Derbent köyünün doğusunda bulunan ve bizim de Gül Dede Mezarlığı olarak anacağımız mezarlık 22.912 metrekare alana sahiptir. Mezarlıkta bulunan Osmanlıca yazılı mezar taşlarının en eskisi 1792 yılına aittir ancak burada bulunan yazısız mezar taşlarının çokluğu ve belli bir bölgede yoğunlaşmaları mezarlığın mazisinin daha eski olduğunu göstermektedir.

Köyün kuzeybatısında bulunan Koca Mezar ise sadece Derbent’in değil bölgemizin en eski Türk-İslam mezarlıklarından birisidir. 43.234 metrekare alana sahip olan ve tamamen dolduğu için artık defin yapılmayan, metruk haldeki bu mezarlığın mazisinin 14. yüzyıla kadar gittiği düşünülmektedir. Mezarlık, 2016 yılında Turgutlu Belediyesi ve Manisa Büyükşehir Belediyesi tarafından temizlenmiş, ardından başlattığımız akademik çalışma ile mezarlıkta bulunan yazılı ve yazısız tüm mezar taşları incelenerek kayıt altına alınmıştı. Bu çalışma sırasında mezarlığın en eski bölümünde bulunan yazısız bir taşın üzerindeki bayat boyu tamgası, burada defnedilmiş kişinin bu bölgede henüz mezar taşlarına yazı yazmaya başlanmadığı dönemde vefat ettiğini göstermekteydi. Gömülmüş olan kişinin Oğuz boylarından birisi olan Bayat boyuna mensup olduğunu gösteren bu taş tahminlere göre günümüzden yaklaşık 600 yıl öncesine aittir. Dolayısıyla koca mezarın bölgemize yerleşen ilk Türkler tarafından kullanılmaya başlandığı, Yayla-yı Kebir yani bizim bildiğimiz ismiyle
Derbent köyünün ilk mezarlığı olduğu anlaşılmaktadır.
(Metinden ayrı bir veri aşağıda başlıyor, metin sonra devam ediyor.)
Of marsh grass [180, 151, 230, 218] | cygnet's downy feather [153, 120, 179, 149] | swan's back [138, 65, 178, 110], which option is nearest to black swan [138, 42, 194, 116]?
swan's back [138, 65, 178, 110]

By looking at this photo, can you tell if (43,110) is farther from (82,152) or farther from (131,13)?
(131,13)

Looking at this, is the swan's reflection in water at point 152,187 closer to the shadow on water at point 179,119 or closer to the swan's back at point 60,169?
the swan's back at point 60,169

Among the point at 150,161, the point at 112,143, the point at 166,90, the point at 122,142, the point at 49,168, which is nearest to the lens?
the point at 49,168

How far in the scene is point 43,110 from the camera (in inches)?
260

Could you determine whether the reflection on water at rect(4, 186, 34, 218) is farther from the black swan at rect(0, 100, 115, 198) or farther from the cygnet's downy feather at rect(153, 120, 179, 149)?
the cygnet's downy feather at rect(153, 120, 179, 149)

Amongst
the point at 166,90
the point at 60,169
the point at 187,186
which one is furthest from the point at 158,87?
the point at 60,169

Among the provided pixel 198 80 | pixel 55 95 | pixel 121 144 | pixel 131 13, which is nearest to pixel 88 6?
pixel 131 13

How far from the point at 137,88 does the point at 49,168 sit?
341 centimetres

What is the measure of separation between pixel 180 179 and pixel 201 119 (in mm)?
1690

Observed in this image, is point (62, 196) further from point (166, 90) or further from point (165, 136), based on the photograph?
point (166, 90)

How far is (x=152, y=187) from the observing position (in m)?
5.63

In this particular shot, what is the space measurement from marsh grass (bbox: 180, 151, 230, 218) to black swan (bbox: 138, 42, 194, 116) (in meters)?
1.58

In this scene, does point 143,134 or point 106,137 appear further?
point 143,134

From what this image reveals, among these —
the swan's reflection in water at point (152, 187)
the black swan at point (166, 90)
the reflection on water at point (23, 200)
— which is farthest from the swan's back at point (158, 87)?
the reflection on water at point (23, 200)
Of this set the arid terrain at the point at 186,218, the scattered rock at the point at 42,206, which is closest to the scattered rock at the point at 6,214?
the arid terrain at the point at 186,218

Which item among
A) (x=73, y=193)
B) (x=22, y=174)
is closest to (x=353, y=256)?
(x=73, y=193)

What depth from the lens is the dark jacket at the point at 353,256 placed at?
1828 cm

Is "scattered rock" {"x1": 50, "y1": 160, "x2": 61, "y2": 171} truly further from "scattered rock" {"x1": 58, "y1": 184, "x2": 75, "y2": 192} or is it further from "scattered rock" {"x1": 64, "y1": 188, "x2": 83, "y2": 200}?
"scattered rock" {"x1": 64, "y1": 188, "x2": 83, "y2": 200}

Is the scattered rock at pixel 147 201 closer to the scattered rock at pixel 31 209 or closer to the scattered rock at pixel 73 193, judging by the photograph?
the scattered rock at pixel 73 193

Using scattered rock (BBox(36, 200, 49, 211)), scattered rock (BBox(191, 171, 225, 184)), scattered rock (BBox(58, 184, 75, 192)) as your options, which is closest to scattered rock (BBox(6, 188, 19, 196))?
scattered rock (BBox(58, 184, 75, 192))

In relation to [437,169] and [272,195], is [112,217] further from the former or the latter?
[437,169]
Koca mezar Derbent’in kuzeyinden geçen ve asırlar boyunca bu bölgenin ana ulaşım güzergâhı olarak kullanılan Ulu Yol’un üzerinde bulunmaktadır. 19. Yüzyılın sonlarında Turgutlu’ya gelen Fransız seyyah Charles Texier de bu yolu kullanmış, Turgutlu’dan sonra Derbent’e gelmiş ve Koca Mezarın içinden geçerek burada bulunan Osmanlı dönemine ait mezar taşlarını incelemiştir. Charles Texier seyahatnamesinde koca mezar ile ilgili şunları söylemektedir; “Derbent köyü Kasaba’dan iki saat mesafede aşağısında karların eridiği mevsimde geçilemeyecek sel suyu akan (Karacaali çayını kastediyor) bir tepenin eteğindedir. Bundan sonra mezarlarda mimari süsleme parçaları görülen bütün ve terk edilmiş bir mezarlıktan geçilir. Bazı yerleri hala iyi döşenmiş yol bölümleri ve duvar yıkıntıları buranın zamanında kalabalık bir merkez olduğunu gösterir.”

Koca mezarda yazısız binlerce mezar taşının yanında Osmanlıca yazılı toplam 110 taş bulunmaktadır. Bu taşların en eskisi 1738 tarihlidir ve Mehmet Ağa isminde bir şahsa aittir. Sanatsal ve edebi açıdan üstün denilebilecek niteliklere sahip olan ve her biri birer sanat eseri olan bu mezar taşları Derbentlilerin atalarına dair önemli bilgiler içermektedir. Mesela Derbentteki Orta Camiini inşa ettiren Hacı Muhittin Efendi’nin büyük büyük dedesi Mehmet Efendi 1762 tarihinde ölmüş ve koca mezara defnedilmiştir. Yine arşiv belgelerine göre Derbent’in önemli ailelerinden olduğu anlaşılan Manavoğullarının dedeleri de koca mezarda medfundur. Sülalenin en büyük dedesi Manavoğlu Halil 1788 yılında, oğlu Mehmet 1817 yılında, onun oğlu İsmail 1862 yılında, onun oğlu Hüseyin Efendi ise 1890 yılında vefat etmiştir.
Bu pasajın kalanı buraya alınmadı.